Common Pitfalls and Misconceptions

• Mistakenly assuming that pointwise convergence implies uniform convergence
  • Counterexample: $f_n(x) = x^n$ on $[0, 1)$ converges pointwise but not uniformly
• Forgetting to check the uniform convergence of the series when applying the Weierstrass M-test
  • The M-test provides a sufficient condition, but not a necessary one, for uniform convergence
• Incorrectly interchanging limits and operations without verifying uniform convergence
  • Example: interchanging the limit and integral for $f_n(x) = n x e^{-nx}$ on $[0, 1]$ leads to an incorrect result
• Confusing uniform convergence with other types of convergence, such as pointwise convergence or convergence in measure
  • Each type of convergence has its own definition and properties
• Misapplying uniform convergence criteria, such as Dini's theorem, without verifying all the necessary conditions
  • Example: applying Dini's theorem to a sequence of functions that is not monotonically decreasing

Practice Problems and Solutions

1. Determine whether the sequence of functions $f_n(x) = \frac{x}{1 + nx}$ converges uniformly on $[0, 1]$.

   • Solution: The sequence converges pointwise to the zero function on $[0, 1]$. To prove uniform convergence, we use the definition: $|f_n(x) - 0| = |\frac{x}{1 + nx}| \leq \frac{1}{n}$ for all $x \in [0, 1]$. Given $\varepsilon > 0$, choose $N = \lceil \frac{1}{\varepsilon} \rceil$. Then, for all $n \geq N$ and all $x \in [0, 1]$, $|f_n(x) - 0| \leq \frac{1}{n} \leq \frac{1}{N} < \varepsilon$. Thus, the convergence is uniform on $[0, 1]$.

2. Prove that the series $\sum_{n=1}^{\infty} \frac{x^2}{n(1 + nx^2)}$ converges uniformly on $\mathbb{R}$.

   • Solution: We use the Weierstrass M-test. Observe that $|\frac{x^2}{n(1 + nx^2)}| \leq \frac{1}{n^2}$ for all $x \in \mathbb{R}$, as $\frac{x^2}{1 + nx^2} \leq \frac{1}{n}$. The series $\sum_{n=1}^{\infty} \frac{1}{n^2}$ converges by the p-series test. Therefore, by the Weierstrass M-test, the given series converges uniformly on $\mathbb{R}$.

3. Let $f_n(x) = \frac{\sin(nx)}{n}$ on $[0, \pi]$. Show that ${f_n}$ converges pointwise to the zero function, but the convergence is not uniform.

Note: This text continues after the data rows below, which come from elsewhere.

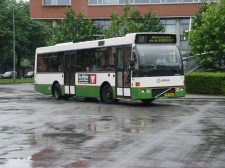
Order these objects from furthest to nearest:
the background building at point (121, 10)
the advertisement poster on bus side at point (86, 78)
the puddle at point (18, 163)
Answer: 1. the background building at point (121, 10)
2. the advertisement poster on bus side at point (86, 78)
3. the puddle at point (18, 163)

   • Solution: For pointwise convergence, fix $x \in [0, \pi]$. Then, $\lim_{n \to \infty} f_n(x) = \lim_{n \to \infty} \frac{\sin(nx)}{n} = 0$, as $|\sin(nx)| \leq 1$ for all $n$ and $x$. To show that the convergence is not uniform, consider $x_n = \frac{\pi}{2n}$. Then, $|f_n(x_n) - 0| = |\frac{\sin(nx_n)}{n}| = |\frac{\sin(\pi/2)}{n}| = \frac{1}{n}$. For any $N \in \mathbb{N}$, choose $\varepsilon = \frac{1}{2N}$. Then, for $n = N$, we have $|f_N(x_N) - 0| = \frac{1}{N} > \frac{1}{2N} = \varepsilon$, violating the definition of uniform convergence.